-- Tasks --
a - List the qualities that, according to the memo, the national well-being indicators published by Statistics Canada should have.
b - In the memo, what did the last set of mandate letters ask key ministers to do?
c - Reproduce the part of the memo starting at "In a recent" and ending at "in the future.".

-- Exercise passage --
• • •
To: The Office of the Prime Minister

Date: October 9, 2020

Subject: The Pandemic Opportunity for Better Well-being Data

The federal government agenda during this parliamentary session will be focused on managing the pandemic and putting ‘new normal’ programs in place. There should also be a place for lower profile action to strengthen the evidence base for policies.

In particular, the pandemic provides the opportunity to enhance our understanding of how the myriad income support and service programs provincially and federally can work together more harmoniously to further overall Canadian well-being and among the many diverse groups that comprise Canada.

As well, the time is ripe to start exploiting current information technologies and new data sources in order to calculate ‘what is likely to work best’ statistical information that can support individuals as they make big decisions in the social dimensions of their lives. These largely unexplored applications hold huge longer-term promise for improving the operation of labour markets, education, healthcare and other social programs, as well as establishing new and more positive direct relationships between individuals and governments.

In a recent article, I discussed how COVID-19 has highlighted the importance of addressing the big gaps that exist in today’s system of social statistics, the progress made to date, and outline further steps to consolidate recent gains and make a milestone shift towards supporting more effective social policies in the future.

A first step could be direction to ministers in mandate letters. Indeed, the last set of mandate letters did ask key ministers to incorporate quality of life measurements into government decision-making. The next set of mandate letters could build on that initiative and take some bold, but practical, steps forward.

For example, Statistics Canada could be instructed to develop a capacity for publishing national well-being indicators that are current, comparative, authoritative and that facilitate in-depth follow-up analysis. The most recent data in any particular social or health area would be released in a context that shows how those data fit into the larger picture. This could include implications for different parts of the country and for different groups within the middle class, as well as groups such as Indigenous people and groups who face greater labour market, housing and health risks. Statistics Canada is best suited for this function since it has the mandate and expertise to develop the standards and common definitions needed to ensure consistency across the various social areas.
• • •
-- Record extracts --
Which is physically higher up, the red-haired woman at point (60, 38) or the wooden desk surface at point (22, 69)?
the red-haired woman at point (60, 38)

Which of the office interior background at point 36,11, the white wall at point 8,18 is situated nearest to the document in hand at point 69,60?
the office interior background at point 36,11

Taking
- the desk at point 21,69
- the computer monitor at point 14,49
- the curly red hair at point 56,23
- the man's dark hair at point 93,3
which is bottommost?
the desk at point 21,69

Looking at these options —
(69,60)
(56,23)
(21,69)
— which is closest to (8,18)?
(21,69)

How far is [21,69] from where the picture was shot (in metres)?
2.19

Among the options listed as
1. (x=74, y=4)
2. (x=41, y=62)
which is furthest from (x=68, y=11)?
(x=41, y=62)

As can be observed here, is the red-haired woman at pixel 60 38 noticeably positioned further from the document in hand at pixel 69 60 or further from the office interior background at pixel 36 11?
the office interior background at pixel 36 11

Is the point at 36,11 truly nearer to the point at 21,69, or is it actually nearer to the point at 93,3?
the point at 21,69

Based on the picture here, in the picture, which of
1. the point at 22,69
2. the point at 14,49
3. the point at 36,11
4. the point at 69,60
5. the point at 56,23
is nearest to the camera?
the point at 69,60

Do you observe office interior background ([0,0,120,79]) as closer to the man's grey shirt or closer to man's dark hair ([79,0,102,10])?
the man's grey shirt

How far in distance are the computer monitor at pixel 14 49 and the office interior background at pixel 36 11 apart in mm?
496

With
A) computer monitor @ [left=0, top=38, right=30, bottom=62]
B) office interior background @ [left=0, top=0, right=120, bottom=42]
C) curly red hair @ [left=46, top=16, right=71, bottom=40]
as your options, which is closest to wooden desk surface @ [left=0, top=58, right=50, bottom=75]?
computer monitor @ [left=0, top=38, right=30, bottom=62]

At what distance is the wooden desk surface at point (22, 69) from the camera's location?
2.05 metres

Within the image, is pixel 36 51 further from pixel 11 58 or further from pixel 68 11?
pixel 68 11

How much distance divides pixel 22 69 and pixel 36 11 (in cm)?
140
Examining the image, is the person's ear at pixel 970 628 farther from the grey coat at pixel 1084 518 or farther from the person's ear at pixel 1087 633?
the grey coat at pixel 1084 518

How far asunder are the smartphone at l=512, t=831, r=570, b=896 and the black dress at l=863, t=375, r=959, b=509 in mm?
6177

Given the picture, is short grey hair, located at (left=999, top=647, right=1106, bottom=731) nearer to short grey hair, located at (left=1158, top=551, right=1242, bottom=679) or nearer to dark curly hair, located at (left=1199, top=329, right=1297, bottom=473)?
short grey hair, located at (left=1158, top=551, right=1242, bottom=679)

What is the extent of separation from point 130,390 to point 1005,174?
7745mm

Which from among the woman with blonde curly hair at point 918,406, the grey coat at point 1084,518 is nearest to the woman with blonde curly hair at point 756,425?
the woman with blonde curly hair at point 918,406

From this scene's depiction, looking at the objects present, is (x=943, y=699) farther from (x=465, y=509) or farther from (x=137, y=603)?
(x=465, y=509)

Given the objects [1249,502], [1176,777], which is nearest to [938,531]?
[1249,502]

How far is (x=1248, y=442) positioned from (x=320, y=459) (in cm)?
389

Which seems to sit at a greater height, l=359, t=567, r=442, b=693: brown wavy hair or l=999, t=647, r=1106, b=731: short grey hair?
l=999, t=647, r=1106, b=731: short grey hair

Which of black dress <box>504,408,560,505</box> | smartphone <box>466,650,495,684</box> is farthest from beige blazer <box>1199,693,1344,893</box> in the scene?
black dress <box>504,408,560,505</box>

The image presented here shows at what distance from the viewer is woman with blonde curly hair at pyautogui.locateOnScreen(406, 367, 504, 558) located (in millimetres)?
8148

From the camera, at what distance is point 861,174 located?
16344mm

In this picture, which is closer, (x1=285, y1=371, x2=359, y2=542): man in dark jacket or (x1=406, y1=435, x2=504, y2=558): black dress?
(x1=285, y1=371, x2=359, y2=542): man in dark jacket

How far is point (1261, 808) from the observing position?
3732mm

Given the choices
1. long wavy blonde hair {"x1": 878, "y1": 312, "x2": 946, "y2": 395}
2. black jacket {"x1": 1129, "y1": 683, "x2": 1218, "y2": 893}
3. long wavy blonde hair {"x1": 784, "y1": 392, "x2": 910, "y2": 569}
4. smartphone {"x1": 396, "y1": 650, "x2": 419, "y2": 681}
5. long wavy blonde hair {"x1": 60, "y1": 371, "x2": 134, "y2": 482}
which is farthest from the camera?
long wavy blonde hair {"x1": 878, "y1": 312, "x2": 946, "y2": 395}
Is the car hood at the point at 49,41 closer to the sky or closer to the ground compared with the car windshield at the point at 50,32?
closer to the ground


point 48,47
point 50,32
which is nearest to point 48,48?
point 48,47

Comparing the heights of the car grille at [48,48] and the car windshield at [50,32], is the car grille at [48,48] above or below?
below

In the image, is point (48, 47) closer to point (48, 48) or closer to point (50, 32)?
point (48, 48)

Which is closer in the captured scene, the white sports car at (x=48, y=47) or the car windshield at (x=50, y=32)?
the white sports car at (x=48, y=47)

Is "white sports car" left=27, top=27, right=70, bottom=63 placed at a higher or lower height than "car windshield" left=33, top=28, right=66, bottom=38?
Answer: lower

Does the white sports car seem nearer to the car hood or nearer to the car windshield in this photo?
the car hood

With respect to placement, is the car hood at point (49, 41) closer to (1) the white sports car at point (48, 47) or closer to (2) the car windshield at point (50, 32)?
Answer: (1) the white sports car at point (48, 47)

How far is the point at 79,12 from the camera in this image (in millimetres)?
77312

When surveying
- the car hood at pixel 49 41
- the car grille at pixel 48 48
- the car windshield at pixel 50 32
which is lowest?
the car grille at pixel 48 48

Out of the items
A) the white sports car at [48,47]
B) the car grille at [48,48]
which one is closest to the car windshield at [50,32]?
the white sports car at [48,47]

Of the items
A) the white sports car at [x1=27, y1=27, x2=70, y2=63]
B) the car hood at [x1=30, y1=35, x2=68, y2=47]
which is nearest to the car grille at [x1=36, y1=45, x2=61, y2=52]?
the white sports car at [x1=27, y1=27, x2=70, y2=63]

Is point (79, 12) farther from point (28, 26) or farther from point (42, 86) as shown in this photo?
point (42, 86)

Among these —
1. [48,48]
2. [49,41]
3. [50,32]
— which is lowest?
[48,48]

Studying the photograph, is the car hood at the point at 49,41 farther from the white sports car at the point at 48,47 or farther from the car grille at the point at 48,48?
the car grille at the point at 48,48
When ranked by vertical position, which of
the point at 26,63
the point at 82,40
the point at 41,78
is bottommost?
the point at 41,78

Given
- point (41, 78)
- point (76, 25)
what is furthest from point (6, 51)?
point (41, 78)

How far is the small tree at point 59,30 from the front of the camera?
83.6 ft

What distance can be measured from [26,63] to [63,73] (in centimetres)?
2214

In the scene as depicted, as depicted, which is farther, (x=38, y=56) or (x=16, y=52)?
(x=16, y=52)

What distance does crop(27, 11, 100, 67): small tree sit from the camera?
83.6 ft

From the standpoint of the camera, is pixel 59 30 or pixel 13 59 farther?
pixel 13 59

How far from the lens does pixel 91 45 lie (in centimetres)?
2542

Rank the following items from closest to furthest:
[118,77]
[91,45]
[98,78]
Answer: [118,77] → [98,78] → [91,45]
• • •
-- Exercise answers --
a -
- Current
- Comparative
- Authoritative
- Facilitating in-depth follow-up analysis

b - Incorporate quality of life measurements into government decision-making.

c -
In a recent article, I discussed how COVID-19 has highlighted the importance of addressing the big gaps that exist in today’s system of social statistics, the progress made to date, and outline further steps to consolidate recent gains and make a milestone shift towards supporting more effective social policies in the future.